TO BE DONE:
Arrange the lines below as a Markdown table with the columns Row and Line, starting with the line that contains "What camera distance" and going on through the last line of the items. Number each line in the Row column, skip blank lines, and leave out the pictures.

####################

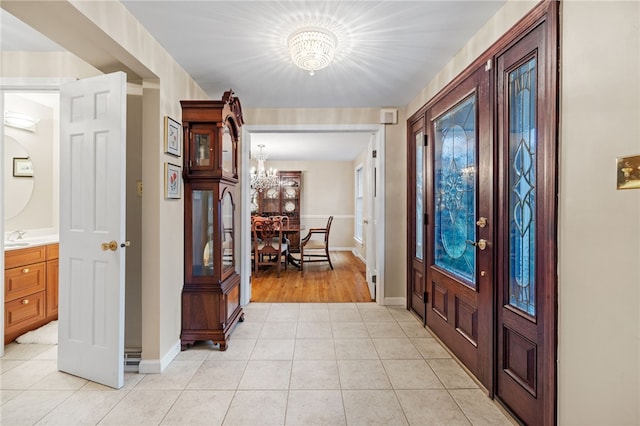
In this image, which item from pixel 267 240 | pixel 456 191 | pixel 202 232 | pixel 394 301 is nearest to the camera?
pixel 456 191

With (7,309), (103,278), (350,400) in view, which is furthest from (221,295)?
(7,309)

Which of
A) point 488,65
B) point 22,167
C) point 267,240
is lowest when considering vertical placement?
point 267,240

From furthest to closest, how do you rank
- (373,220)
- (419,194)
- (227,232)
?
Answer: (373,220)
(419,194)
(227,232)

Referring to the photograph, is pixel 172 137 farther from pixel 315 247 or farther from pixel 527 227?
pixel 315 247

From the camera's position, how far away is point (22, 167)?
3.10 meters

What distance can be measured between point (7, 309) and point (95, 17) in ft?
8.29

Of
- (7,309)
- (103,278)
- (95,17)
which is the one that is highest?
(95,17)

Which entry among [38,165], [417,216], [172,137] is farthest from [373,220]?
[38,165]

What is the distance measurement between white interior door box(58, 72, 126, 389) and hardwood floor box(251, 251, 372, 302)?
6.38 ft

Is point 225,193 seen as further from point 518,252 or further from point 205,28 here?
point 518,252

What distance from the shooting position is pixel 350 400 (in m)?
1.81

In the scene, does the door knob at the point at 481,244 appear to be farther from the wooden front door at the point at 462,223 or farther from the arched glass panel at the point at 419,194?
the arched glass panel at the point at 419,194

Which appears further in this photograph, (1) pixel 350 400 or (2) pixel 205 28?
(2) pixel 205 28

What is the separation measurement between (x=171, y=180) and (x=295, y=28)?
1412mm
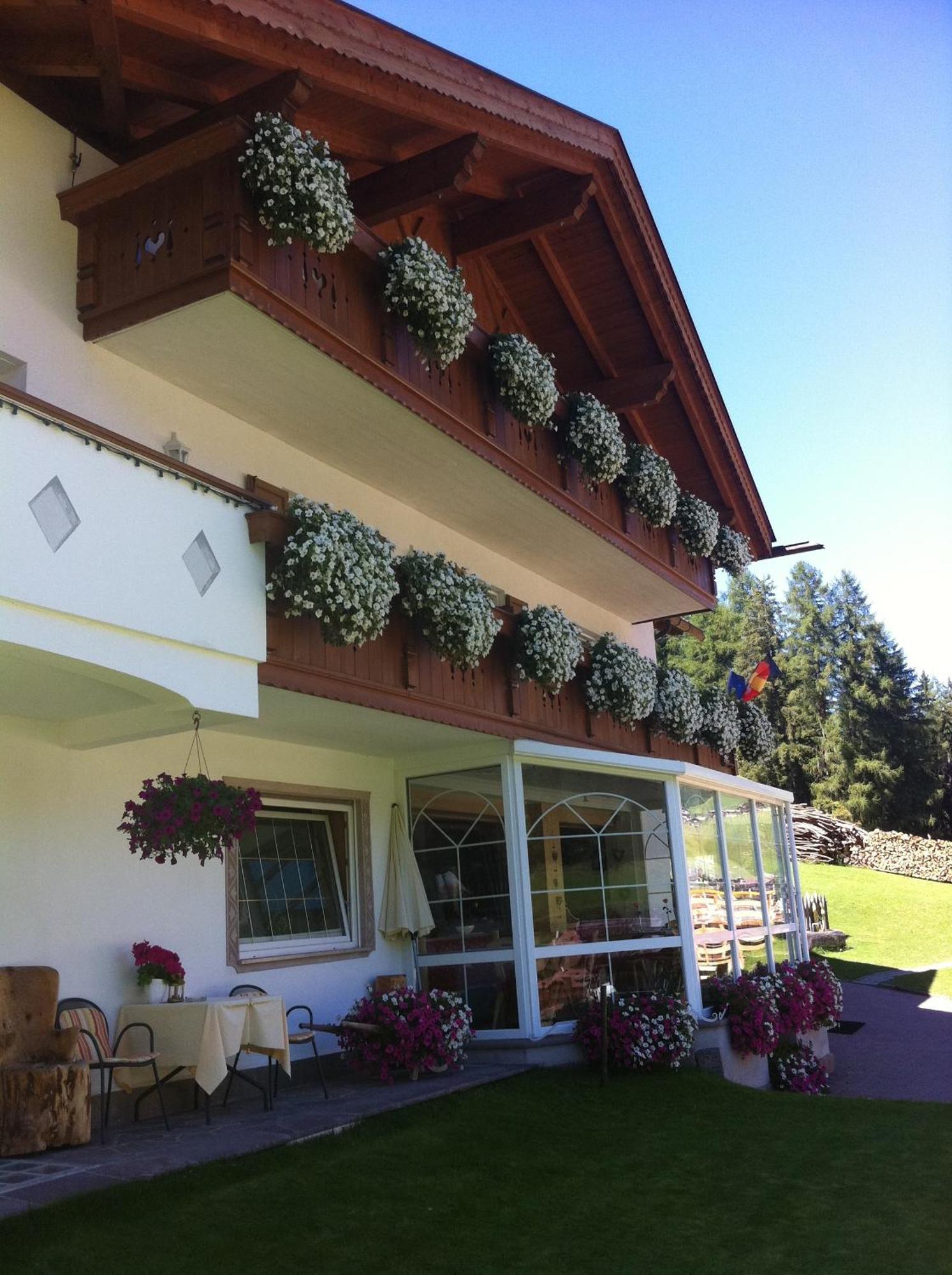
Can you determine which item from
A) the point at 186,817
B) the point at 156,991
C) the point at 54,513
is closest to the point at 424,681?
the point at 186,817

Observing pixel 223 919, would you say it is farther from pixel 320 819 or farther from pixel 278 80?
pixel 278 80

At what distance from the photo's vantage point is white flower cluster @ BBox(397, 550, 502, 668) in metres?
9.12

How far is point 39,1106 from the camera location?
690 cm

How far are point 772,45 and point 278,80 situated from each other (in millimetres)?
4276

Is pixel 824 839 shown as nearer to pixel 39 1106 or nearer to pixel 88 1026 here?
pixel 88 1026

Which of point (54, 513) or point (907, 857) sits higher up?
point (54, 513)

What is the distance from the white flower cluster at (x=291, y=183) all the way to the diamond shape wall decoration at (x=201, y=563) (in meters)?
2.21

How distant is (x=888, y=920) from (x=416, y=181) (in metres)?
23.4

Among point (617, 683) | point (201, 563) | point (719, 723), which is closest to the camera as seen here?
point (201, 563)

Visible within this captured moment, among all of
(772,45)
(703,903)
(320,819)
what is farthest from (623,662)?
(772,45)

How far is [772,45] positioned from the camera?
9.42 meters

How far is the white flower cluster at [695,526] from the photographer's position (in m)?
15.6

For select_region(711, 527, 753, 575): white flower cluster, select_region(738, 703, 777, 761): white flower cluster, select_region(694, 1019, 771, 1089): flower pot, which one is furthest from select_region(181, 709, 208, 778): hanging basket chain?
select_region(711, 527, 753, 575): white flower cluster

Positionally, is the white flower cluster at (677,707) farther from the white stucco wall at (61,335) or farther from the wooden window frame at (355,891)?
the white stucco wall at (61,335)
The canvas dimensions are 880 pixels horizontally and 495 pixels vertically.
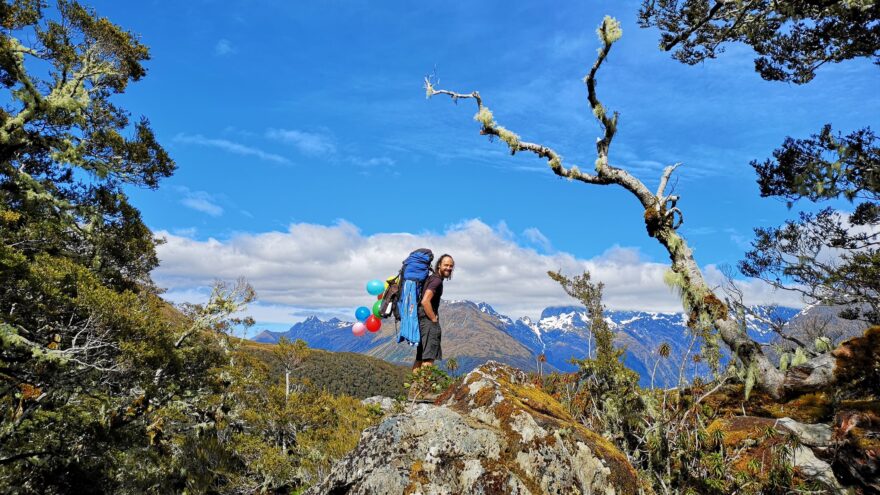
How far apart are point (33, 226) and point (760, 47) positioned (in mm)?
22201

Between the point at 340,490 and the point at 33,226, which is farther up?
the point at 33,226

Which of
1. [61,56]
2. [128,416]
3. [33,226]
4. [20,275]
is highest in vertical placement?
[61,56]

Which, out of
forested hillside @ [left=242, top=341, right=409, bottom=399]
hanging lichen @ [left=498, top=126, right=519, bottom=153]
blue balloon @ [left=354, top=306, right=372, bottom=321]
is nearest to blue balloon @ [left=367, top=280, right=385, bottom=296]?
blue balloon @ [left=354, top=306, right=372, bottom=321]

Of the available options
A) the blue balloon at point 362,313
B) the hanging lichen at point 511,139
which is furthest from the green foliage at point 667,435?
the blue balloon at point 362,313

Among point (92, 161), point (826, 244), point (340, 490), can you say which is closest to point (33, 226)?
point (92, 161)

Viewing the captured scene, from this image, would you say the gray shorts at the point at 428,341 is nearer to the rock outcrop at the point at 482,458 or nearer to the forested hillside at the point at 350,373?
the rock outcrop at the point at 482,458

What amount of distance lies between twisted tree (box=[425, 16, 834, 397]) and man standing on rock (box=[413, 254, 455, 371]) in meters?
3.26

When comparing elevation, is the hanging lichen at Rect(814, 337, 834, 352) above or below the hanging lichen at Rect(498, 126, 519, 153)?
below

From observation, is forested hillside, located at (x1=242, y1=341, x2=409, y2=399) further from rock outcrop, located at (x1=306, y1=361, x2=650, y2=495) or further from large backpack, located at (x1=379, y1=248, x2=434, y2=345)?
rock outcrop, located at (x1=306, y1=361, x2=650, y2=495)

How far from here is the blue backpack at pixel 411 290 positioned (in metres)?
7.51

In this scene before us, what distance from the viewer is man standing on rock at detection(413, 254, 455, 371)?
7379mm

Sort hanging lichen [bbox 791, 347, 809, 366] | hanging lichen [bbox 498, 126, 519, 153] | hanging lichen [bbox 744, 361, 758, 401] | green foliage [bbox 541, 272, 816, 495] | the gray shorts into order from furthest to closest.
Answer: hanging lichen [bbox 498, 126, 519, 153]
the gray shorts
hanging lichen [bbox 791, 347, 809, 366]
hanging lichen [bbox 744, 361, 758, 401]
green foliage [bbox 541, 272, 816, 495]

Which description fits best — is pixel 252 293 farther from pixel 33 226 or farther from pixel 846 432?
pixel 846 432

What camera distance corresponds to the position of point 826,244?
1522cm
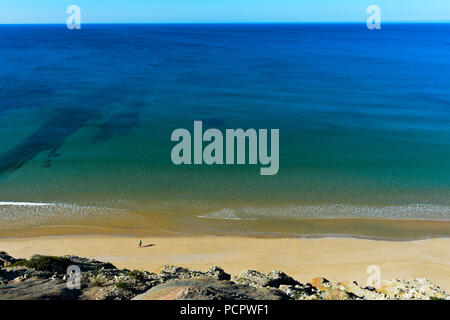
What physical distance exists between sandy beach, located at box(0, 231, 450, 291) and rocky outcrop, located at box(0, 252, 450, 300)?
4.20 metres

####################

WRITTEN RESPONSE:
| Row | Line |
|---|---|
| 1 | What camera distance corresponds to the position of point 826,244? |
| 2 | 1522cm |
| 3 | What physical distance exists between sandy beach, located at box(0, 231, 450, 291) and rocky outcrop, located at box(0, 252, 450, 300)? |
| 4 | 4.20 metres |